» **Aim of the exercise**
Answer these questions from the CGH exercise:
(a) How many genomes does the pan-genome microarray cover?
(b) On which server must the exercise run?
(c) Which object stores the genomic microarray data?

» **Extract**
Exercise in Comparative Genomic Hybridization

Written by: Carsten Friis

This exercise deals with the analysis of data from Comparative Genomic Hybridization (CGH). The exercise will illustrate some of the basic concepts and possibilities with this type of data. Some of the calculations can be quite cumbersome and you will need a fair bit of pre-written code to get through. Use cut-and-paste on the code to transfer it to R.

For more on R turn to the "Introduction to R"

Background

So far, microarrays have mostly covered single or few strains from the same species. However, with cheaper high-throughput sequencing techniques emerging, multiple strains of the same species are rapidly becoming available, allowing for the definition and characterization of a whole species as a population of genomes - the 'pan-genome'. A so-called pan-genome microarray has been developed by Willenbrock et al. 2007 covering 32 E. coli and Shigella genomes, designed in order to provide a tool for characterization of the E. coli pan-genome.

The microarray data originates from a study of Escherichia coli involved in a food poison outbreak a few years ago. In the study two distinct strains were identified. Of these, only one was found to express Shiga toxins, which we will call stx+, while we will the other stx-. As a reference strain we included E. coli O157:H7 EDL933, which means we have data on a total of three separate strains.


Load Data

The first step is to start R and load the data. The data set consists of CGH data on three E. coli strains.

  1. Start 'R' by typing R on the command prompt

    2. This exercise must run on the 'ibiology' server. It is computationally demanding and it uses certain data which have not yet been published.

  2. Use the following commands to load the data into R
    3. path <- "/home/projects/carsten/MVNexercises/CGH/"
load(paste(path, "data.all.Rdata", sep=""))

    Note: Loading the data can take several minuttes...

  3. Let us take a quick look at what we loaded
    4. ls()

    The ls() function shows what data objects we have in memory. The genomic microarray data are stored in the pair.data object. The other object contain annotation for the genes on the array as well as other descriptory objects.

  4. Look at the data
    5. str(pair.data)

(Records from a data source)
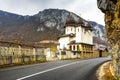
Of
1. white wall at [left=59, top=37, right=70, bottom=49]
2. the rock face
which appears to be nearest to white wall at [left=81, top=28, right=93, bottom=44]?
white wall at [left=59, top=37, right=70, bottom=49]

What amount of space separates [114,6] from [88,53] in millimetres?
69084

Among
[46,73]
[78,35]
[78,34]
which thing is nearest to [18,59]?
[46,73]

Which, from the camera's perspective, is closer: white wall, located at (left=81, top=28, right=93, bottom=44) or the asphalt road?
the asphalt road

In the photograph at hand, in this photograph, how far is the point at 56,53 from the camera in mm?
50969

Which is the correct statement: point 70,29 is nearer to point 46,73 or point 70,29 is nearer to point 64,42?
point 64,42

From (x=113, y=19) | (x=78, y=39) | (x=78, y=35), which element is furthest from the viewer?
(x=78, y=35)

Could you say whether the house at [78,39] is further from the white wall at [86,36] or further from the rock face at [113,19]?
Result: the rock face at [113,19]

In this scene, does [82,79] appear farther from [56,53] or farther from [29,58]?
[56,53]

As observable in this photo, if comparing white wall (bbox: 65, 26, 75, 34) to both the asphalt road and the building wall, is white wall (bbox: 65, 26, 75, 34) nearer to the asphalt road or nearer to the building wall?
the building wall

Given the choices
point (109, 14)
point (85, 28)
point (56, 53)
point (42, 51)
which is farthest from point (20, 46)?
point (85, 28)

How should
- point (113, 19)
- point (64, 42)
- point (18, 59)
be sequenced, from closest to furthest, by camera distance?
1. point (113, 19)
2. point (18, 59)
3. point (64, 42)

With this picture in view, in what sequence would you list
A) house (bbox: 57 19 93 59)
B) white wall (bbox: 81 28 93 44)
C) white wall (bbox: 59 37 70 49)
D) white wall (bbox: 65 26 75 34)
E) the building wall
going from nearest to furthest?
house (bbox: 57 19 93 59) < the building wall < white wall (bbox: 81 28 93 44) < white wall (bbox: 59 37 70 49) < white wall (bbox: 65 26 75 34)

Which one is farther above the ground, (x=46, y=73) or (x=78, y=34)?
(x=78, y=34)

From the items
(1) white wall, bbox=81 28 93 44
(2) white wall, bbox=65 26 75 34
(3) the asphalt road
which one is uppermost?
(2) white wall, bbox=65 26 75 34
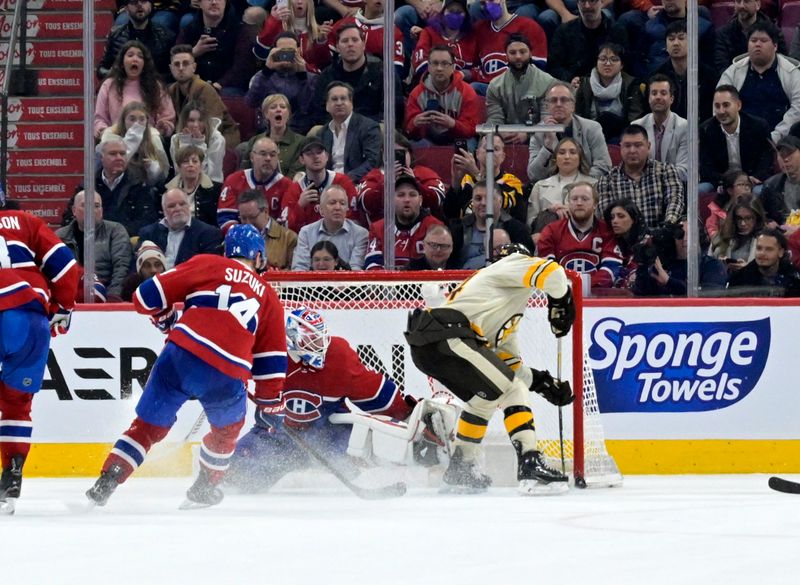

» **Answer space**
(a) 32 E. coli and Shigella genomes
(b) The 'ibiology' server
(c) pair.data